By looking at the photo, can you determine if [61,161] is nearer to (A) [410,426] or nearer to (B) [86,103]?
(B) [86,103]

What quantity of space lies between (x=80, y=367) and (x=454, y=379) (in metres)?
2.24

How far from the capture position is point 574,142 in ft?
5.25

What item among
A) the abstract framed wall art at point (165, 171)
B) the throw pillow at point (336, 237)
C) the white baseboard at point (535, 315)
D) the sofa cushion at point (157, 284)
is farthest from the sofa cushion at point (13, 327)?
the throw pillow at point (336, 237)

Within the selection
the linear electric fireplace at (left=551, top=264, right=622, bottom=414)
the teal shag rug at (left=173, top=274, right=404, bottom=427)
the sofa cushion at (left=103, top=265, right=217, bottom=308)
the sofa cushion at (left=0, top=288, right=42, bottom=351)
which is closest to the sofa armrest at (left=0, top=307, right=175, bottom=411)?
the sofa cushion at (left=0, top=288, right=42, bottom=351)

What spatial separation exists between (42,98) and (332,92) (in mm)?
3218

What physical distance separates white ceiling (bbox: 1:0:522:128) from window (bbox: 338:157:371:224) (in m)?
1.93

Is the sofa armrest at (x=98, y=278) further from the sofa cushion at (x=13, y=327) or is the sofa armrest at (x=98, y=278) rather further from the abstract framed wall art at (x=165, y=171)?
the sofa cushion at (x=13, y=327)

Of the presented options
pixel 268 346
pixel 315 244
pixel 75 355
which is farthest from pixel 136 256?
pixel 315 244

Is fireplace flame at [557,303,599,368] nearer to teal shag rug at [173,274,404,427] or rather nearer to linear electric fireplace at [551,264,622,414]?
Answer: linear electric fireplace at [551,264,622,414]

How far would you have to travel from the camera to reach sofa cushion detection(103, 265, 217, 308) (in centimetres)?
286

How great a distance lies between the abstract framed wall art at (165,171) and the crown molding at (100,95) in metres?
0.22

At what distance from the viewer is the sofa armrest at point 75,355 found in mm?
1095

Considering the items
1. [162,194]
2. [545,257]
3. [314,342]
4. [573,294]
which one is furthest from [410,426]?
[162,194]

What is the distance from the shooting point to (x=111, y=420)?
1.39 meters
——
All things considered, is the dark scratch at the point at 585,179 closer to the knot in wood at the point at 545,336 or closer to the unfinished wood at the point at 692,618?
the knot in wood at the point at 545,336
——
▸ GOAL: List every line of the material above that contains the word "rather".

▸ OUTPUT FOR THIS EXERCISE:
Is the sofa armrest at (x=98, y=278) further from the sofa cushion at (x=13, y=327) or is the sofa armrest at (x=98, y=278) rather further from the abstract framed wall art at (x=165, y=171)?
Is fireplace flame at [557,303,599,368] nearer to teal shag rug at [173,274,404,427] or rather nearer to linear electric fireplace at [551,264,622,414]?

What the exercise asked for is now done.